João 7.18: "Quem fala por si mesmo está procurando a sua própria glória; mas o que procura a glória de quem o enviou, esse é verdadeiro, e nele não há injustiça". Quando Cristo diz que não buscou a própria glória, não podemos entendê-lo racionalmente nem compreender como ele não possuía qualquer deferência por sua glória, nem mesmo pela glória da natureza humana, pois a glória dessa natureza fazia parte da recompensa que se lhe prometera e do gozo que se lhe fora proposto. Mas devemos entender que esse não era o seu objetivo supremo; não era o fim pelo qual sua conduta era governada acima de tudo. Assim, está em contraste com essa realidade a última parte da frase que ele profere: "mas o que procura a glória de quem o enviou, esse é verdadeiro", etc. É natural compreendê-lo em razão da antítese e ver que esse era o seu objetivo supremo, o fim máximo que o governava.

João 12.27,28: "Agora, está angustiada a minha alma, e que direi eu? Pai, salva-me desta hora? Mas precisamente com este propósito vim para esta hora. Pai, glorifica o teu nome". Cristo estava a caminho de Jerusalém, onde esperava ser crucificado em poucos dias; e a perspectiva do seu sofrimento final e iminente lhe era deveras terrível. Diante dessa angústia mental, ele se sustenta com a perspectiva do que seria a conseqüência de seu sofrimento, ou seja, a glória de Deus. É o fim que sustenta o agente em qualquer obra difícil que este se propõe realizar, e mais que tudo, é o fim máximo e supremo que lhe dá forças; pois, aos seus olhos, tal fim é mais do que todos os outros e, portanto, suficiente para compensar a dificuldade dos meios. Esse fim, que é, em si mesmo, agradável e doce para o agente e que, por derradeiro, satisfaz o seu anseio, é o centro de descanso e apoio e, portanto, deve ser a fonte e a síntese de todo o deleite e consolo que ele possui em --suas perspectivas em relação à sua obra. A alma de Cristo se encontra exausta e angustiada diante daquilo que é, infinitamente, a parte mais difícil de sua obra e que está prestes a acontecer. Sem dúvida, se a sua mente busca o apoio em meio ao conflito na perpectiva de seu fim, deve naturalmente se refugiar no seu fim transcendente, que é a verdadeira fonte de todo o apoio possível nesse caso. Podemos muito bem supor que, ao lutar contra as mais extremas dificuldades, sua alma recorre à idéia do seu fim máximo e supremo, a fonte de todo o apoio e consolo que ele tem na obra.

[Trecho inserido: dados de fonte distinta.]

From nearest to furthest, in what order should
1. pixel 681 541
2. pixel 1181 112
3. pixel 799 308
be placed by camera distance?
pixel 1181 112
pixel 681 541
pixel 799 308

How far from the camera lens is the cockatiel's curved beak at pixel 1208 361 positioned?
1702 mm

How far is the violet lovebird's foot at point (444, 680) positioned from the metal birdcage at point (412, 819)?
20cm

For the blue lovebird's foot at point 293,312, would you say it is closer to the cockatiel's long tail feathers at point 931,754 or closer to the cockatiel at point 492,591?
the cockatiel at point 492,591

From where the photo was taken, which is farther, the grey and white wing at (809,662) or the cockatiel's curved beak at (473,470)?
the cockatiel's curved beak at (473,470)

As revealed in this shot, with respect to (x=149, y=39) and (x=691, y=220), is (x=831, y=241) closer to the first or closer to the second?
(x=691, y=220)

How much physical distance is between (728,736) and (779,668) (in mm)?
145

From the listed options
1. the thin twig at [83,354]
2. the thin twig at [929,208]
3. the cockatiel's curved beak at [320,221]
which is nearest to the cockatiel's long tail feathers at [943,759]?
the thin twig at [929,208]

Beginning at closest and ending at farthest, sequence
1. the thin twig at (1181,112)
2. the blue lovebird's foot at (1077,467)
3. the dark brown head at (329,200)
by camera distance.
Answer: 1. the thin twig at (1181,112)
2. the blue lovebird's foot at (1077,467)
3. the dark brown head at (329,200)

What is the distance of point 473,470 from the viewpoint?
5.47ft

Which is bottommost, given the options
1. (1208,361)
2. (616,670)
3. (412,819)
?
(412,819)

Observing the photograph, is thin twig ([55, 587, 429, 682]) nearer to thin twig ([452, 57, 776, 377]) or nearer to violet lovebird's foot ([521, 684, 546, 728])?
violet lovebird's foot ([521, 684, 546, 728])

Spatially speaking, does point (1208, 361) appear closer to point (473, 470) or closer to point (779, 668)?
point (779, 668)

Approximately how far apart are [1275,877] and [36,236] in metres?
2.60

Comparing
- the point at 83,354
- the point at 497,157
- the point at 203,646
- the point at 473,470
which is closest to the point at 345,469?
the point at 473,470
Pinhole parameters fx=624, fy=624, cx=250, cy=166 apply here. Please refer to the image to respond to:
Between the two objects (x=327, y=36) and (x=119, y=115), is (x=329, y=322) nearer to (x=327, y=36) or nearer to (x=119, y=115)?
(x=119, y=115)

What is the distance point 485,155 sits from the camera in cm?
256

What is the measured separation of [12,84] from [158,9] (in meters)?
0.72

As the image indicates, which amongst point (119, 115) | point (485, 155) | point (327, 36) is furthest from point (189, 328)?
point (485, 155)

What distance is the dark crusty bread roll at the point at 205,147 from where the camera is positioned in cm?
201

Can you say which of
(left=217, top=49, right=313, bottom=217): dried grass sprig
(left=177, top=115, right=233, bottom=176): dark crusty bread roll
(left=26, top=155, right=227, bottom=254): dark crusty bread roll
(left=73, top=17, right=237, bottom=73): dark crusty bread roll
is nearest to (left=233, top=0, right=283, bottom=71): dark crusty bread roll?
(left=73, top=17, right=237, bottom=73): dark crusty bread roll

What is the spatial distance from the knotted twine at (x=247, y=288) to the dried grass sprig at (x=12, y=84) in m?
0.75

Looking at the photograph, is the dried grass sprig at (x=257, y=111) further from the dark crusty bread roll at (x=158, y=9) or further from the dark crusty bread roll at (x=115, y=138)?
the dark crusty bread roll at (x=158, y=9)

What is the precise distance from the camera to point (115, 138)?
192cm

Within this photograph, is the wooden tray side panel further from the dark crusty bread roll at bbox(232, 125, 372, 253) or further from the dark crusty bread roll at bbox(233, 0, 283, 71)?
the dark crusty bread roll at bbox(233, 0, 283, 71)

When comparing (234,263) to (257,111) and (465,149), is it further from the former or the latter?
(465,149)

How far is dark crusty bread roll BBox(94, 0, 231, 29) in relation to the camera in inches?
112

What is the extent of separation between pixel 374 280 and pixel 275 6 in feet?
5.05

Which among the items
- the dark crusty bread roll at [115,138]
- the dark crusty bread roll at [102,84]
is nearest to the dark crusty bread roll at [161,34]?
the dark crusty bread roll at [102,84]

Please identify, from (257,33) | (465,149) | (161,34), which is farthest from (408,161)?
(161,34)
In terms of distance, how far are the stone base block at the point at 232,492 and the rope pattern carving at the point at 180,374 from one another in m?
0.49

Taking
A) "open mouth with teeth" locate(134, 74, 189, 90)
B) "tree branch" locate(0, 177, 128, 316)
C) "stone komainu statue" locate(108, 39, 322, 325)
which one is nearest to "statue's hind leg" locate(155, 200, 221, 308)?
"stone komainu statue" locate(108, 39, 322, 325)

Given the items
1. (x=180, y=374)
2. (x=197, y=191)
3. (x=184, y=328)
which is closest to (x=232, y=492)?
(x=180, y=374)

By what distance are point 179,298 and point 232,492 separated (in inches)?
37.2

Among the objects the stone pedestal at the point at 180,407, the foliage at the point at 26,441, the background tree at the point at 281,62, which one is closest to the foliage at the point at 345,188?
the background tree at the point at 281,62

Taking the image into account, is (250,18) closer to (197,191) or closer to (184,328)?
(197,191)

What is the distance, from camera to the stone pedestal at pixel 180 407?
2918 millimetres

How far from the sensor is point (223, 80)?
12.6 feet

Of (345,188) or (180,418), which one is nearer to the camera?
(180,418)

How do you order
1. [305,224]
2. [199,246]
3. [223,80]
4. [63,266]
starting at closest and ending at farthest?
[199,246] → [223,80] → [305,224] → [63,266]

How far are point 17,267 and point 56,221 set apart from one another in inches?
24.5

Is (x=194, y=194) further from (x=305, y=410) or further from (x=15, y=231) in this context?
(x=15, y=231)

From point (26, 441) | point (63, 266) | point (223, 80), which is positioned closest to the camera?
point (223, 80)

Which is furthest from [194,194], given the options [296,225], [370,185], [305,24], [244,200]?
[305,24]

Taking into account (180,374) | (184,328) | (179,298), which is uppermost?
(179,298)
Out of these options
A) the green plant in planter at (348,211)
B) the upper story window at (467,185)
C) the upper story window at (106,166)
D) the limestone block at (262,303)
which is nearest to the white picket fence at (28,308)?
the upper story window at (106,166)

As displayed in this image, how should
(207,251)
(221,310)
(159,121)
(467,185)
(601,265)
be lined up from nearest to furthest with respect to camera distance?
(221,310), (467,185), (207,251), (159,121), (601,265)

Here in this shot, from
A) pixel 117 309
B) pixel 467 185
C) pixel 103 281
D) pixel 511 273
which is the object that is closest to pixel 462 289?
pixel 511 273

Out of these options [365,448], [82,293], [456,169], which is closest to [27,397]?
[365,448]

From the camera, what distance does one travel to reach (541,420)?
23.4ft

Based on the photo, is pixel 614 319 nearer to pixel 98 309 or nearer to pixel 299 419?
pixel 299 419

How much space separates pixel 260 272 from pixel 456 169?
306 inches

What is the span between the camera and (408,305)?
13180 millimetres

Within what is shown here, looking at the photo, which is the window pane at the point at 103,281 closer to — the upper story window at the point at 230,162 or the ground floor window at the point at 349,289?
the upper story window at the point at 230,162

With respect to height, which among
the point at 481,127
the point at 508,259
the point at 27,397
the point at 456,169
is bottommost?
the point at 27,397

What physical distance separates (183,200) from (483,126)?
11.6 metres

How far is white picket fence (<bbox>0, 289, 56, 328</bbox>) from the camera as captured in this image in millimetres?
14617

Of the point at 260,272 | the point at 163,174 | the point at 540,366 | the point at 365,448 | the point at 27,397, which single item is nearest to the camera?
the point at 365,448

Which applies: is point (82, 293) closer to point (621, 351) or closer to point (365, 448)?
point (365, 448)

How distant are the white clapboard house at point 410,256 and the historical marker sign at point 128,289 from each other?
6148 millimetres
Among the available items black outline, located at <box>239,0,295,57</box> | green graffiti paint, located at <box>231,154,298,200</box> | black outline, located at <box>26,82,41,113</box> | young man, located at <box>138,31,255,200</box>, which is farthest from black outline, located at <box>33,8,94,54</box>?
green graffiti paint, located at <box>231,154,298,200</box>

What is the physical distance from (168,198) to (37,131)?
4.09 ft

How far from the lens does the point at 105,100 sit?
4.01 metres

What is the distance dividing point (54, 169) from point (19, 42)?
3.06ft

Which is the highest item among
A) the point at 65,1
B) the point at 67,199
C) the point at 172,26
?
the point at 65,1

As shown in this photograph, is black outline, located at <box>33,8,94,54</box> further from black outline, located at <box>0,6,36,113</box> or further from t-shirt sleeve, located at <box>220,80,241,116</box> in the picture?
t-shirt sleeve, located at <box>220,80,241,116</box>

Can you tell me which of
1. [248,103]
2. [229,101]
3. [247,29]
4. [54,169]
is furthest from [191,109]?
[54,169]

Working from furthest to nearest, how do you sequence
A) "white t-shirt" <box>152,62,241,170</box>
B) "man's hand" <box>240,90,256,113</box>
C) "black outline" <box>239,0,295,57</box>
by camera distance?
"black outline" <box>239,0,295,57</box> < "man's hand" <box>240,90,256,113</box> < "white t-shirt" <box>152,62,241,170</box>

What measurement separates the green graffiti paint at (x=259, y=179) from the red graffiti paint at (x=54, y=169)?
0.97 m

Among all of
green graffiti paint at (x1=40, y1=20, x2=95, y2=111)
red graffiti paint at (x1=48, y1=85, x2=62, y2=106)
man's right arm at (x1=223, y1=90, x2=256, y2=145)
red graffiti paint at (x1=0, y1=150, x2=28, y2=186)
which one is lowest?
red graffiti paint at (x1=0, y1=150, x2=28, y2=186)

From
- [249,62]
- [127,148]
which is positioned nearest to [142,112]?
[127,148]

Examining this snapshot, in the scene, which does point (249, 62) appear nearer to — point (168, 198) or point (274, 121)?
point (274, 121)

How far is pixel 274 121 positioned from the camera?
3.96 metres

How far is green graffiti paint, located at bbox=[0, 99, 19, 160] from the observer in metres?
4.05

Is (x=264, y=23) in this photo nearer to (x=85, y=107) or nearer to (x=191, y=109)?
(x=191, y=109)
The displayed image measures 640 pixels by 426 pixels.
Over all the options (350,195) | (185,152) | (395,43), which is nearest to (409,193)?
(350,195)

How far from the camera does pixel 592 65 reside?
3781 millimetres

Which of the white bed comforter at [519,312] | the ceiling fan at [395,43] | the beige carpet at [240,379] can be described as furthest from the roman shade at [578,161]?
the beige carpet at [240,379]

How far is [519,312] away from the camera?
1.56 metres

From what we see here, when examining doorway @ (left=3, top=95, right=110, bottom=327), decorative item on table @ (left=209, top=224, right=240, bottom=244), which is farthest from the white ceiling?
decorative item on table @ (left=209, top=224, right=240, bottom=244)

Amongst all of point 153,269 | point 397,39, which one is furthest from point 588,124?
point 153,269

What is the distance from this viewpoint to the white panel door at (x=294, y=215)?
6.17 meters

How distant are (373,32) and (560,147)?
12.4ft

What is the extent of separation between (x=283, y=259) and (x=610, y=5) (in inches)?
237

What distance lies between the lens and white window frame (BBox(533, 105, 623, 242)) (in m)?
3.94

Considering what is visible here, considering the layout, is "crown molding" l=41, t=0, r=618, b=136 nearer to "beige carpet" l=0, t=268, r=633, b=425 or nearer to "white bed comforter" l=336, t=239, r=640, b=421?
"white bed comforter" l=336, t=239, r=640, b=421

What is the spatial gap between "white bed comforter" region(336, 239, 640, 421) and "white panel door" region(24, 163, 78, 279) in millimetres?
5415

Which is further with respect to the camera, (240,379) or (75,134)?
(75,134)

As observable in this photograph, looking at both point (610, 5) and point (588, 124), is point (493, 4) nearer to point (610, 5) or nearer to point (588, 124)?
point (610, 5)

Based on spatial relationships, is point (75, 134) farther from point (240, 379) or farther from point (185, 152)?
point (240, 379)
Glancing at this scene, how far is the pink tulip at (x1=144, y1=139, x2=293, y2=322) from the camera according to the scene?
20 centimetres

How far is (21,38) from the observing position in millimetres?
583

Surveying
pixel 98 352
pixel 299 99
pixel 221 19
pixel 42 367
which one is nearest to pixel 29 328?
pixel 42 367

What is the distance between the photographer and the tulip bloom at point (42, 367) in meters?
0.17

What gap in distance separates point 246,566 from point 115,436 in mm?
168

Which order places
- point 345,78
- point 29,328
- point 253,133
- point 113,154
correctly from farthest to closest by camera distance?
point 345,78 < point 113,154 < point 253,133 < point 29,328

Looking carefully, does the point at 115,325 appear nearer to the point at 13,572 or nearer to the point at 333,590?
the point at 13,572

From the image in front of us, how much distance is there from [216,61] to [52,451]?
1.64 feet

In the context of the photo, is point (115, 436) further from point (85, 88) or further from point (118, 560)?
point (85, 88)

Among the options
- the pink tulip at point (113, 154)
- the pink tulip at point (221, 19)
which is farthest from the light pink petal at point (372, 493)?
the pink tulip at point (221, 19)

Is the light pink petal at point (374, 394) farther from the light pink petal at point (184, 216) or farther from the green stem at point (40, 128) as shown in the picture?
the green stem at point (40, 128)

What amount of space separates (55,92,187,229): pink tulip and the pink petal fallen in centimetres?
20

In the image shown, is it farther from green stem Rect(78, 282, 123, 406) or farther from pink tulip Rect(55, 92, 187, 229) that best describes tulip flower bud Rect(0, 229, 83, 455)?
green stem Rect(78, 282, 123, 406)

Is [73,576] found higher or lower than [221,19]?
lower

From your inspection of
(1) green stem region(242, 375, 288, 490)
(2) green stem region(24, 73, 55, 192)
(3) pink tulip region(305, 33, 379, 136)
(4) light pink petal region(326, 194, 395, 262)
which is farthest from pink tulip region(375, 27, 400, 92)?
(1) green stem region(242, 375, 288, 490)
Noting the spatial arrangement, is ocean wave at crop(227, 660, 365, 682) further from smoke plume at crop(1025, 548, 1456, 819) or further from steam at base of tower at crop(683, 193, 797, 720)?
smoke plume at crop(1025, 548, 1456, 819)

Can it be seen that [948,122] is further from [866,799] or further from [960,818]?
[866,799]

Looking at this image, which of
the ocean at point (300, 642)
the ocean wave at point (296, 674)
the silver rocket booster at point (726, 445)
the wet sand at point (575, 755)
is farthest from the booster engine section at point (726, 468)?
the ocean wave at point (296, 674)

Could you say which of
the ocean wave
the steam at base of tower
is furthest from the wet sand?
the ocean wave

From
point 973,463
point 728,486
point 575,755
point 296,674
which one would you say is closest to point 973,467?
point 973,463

A mesma coisa - a busca de Cristo pela glória de Deus como o seu fim supremo - fica clara nas suas palavras ao se aproximar ainda mais da hora de seus sofrimentos finais, naquela oração extraordinária, a última que faz com seus discípulos na noite antes da crucificação, uma oração na qual ele expressa a síntese de seus objetivos e anseios. Suas primeiras palavras são: "Pai, é chegada a hora; glorifica a teu Filho, para que o Filho te glorifique a ti" [Jo 17.1]. Uma vez que esse é o seu primeiro pedido, podemos supor que é a maior das suas súplicas e anseios, e o seu fim supremo em todas as coisas. Se considerarmos as palavras subseqüentes, tudo o que é dito depois na oração parece apenas uma expansão desse pedido magnífico. Creio que, no geral, fica bastante claro que Jesus Cristo buscou a glória áe Deus como o seu fim último e transcendente e, portanto, com base na décima segunda proposição, esse foi o fim supremo de Deus na criação do mundo.